Migrating Spark applications

During the Spark workflow migration, the job JAR file, job properties and other Spark job related data are migrated from a CDH or Cloudera Base on premises cluster to a Cloudera Data Hub cluster.

Before the migration, the source cluster is scanned to collect the Spark application JAR files. During the migration process, the Spark applications are not affected on the source cluster and can remain in running state. The source code of the Spark applications also remain the same, only the JAR files are copied from the Source cluster to the Destination cluster. To migrate the files that have dependency to the Spark application, you need to ensure to select them during the migration creation. When the migration is finished, the job definitions are stored in the S3 bucket and the application properties are stored in the local filesystem.

Ensure that Cloudera Migration Assistant is set up correctly using the steps in Setting up Cloudera Migration Assistant server.
Ensure that you have met the requirements detailed in Reviewing prerequisites before migration.
Ensure that you have a CDH 5, CDH 6 or Cloudera Base on premises cluster registered as a source from which you want to migrate your Spark applications. If you do not have a source cluster yet, complete the steps in Registering source clusters.
Ensure that you have a Cloudera Data Hub cluster registered as a destination cluster to which you want to migrate your Spark applications. If you do not have a destination cluster yet, complete the steps in Registering destination clusters.

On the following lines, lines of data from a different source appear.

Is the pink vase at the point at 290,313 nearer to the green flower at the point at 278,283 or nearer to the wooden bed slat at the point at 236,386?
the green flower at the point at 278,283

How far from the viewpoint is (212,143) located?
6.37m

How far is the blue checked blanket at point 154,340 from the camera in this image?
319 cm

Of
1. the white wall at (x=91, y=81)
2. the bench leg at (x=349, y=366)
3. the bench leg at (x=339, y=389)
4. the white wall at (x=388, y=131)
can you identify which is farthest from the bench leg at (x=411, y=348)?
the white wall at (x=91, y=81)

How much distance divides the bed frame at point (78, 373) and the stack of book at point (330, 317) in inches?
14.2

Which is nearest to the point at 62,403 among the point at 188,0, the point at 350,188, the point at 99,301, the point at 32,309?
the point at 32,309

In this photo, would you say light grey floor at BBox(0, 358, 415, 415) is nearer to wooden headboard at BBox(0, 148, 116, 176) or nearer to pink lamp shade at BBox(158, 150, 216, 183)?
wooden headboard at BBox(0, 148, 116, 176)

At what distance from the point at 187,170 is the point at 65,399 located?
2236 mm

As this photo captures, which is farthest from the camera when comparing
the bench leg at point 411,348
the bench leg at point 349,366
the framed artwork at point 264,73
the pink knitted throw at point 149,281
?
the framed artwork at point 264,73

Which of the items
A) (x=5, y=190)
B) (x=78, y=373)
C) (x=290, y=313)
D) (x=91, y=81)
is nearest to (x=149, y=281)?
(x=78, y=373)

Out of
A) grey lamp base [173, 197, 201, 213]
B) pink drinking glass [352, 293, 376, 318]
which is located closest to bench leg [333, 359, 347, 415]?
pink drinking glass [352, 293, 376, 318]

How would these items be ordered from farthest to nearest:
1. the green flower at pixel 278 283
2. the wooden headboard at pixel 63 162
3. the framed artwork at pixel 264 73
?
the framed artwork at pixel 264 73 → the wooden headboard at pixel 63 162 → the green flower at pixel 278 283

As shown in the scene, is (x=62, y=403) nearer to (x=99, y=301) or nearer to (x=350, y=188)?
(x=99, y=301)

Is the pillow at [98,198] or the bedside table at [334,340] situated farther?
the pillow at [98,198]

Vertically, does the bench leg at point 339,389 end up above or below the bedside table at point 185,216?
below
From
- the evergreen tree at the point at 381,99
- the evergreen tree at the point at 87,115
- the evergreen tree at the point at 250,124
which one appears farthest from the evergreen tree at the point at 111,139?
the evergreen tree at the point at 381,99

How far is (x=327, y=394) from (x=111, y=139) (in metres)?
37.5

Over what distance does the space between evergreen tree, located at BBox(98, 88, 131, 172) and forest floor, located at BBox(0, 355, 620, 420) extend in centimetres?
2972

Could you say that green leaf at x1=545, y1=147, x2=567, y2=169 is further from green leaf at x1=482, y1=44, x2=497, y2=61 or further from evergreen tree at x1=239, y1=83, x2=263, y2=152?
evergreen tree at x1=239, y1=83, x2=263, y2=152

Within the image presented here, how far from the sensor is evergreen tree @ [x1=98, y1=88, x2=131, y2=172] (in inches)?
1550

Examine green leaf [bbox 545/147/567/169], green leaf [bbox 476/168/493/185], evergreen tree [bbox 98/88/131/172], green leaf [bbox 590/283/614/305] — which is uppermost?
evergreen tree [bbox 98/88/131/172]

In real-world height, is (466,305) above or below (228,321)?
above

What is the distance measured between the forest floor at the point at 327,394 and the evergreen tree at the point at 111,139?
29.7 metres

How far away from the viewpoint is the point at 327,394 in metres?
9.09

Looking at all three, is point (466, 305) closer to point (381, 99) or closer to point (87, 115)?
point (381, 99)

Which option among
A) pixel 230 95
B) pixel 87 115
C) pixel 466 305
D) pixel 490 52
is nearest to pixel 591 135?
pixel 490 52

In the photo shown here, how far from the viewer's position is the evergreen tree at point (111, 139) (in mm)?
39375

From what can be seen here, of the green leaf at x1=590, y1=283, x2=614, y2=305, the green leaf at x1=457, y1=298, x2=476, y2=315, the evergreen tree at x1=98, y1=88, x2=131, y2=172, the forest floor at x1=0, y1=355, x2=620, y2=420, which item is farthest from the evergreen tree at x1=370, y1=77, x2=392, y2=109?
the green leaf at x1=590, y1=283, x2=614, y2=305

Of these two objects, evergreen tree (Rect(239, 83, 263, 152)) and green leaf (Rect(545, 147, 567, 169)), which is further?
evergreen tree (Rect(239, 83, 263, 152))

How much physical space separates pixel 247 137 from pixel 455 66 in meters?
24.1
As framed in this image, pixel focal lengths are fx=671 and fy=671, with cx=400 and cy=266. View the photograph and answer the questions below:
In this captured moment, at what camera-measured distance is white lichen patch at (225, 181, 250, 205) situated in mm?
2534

Click on the CDH or Cloudera Base on premises cluster you want to use for the migration on the Clusters page.
Click Start Scanning to open the Scan Settings.
Select Spark application scan.

important
In case you want migrate the Spark application dependencies, such as HDFS files, you need to make sure to select the dependent services during the Source cluster scanning, and add the dependent files and configurations to the same Collection as the Spark applications.
1. Provide the Number of latest days to scan to define the period from which the Spark applications are collected.
2. Click Scan selected.
  You will be redirected to the scanning progress, where you can monitor if the scanning process was successful or encountered any error.
Click on Start Mapping to view the collected job definitions when the scan is finished.
Add Spark workloads to Collections.
Collections serve as an organization method to sort and bundle the job definitions into groups for the migration. You can create more collections beside the Default collection based on your requirements.
After you are finished with sorting the Spark workloads and their dependencies to collections, you can start the migration process by creating the migration plan.
Click Create Migration or select Migrations > Start Your First Migration.
1. Select the source cluster, and click Next.
2. Select the destination cluster, and click Next.
3. Select the type of migration, and click Next.
4. Select the collections that you want to migrate, and click Next.
  You can select if the migration should Run Now or be completed in a Scheduled Run. Run Now means that the Oozie job definitions in the selected collections are going to be migrated as soon as the process starts. When choosing the Scheduled Run, you can select the start date of the migration, and set a frequency in which the migration process should proceed.
5. Provide he Cloudera workload user and password will be used to access Cloudera Manager of the Cloudera Data Hub cluster in Cloudera on cloud.
6. Ensure that the path of the Folder for the Spark scripts on the target Data Lake is correct.
7. Click Next.
  An overview of the migration plan is displayed. At this point, you can go back and change any configuration if the information is not correct. If the information is correct, click Create.
Click Execute Migrations when the migration plan is successfully created.

You can use the Mapping tab to update the Spark workloads, and you can view the steps that will be completed during the migration on the Execution Step tab.

Under Configuration, you can view how the configuration are being mapped from the Source cluster to the Destination cluster. The configurable parameters on the destination cluster are filled out automatically based on how the Destination cluster was configured for the migration, but these parameters can be changed based on your requirements before executing the migration.
Click Run to start migration.
You also have the option to click and select Run All. In this case the migration steps are executed manually. Choosing Run All in Current Phase enables you to manually start the next phase of the migration.

During the Spark migration, the HDFS replication policies are created if there are any HDFS file dependencies for the Spark application. In the next step, the Spark shell scripts are created on the selected cloud storage. During the finalization, there is a manual step to review if the Spark application migration was successful to the Destination cluster. You can choose how to ensure that the Spark applications are on the Destination cluster, but you can use the CLI commands provided on the screen.

When all of the steps are successfully completed, the migration of Spark applications from CDH or Cloudera Base on premises to Cloudera on cloud is finished. You can restart the Spark applications on the destination Cloudera Data Hub cluster using Command Line Interface (CLI) or via Livy as instructed in the last step.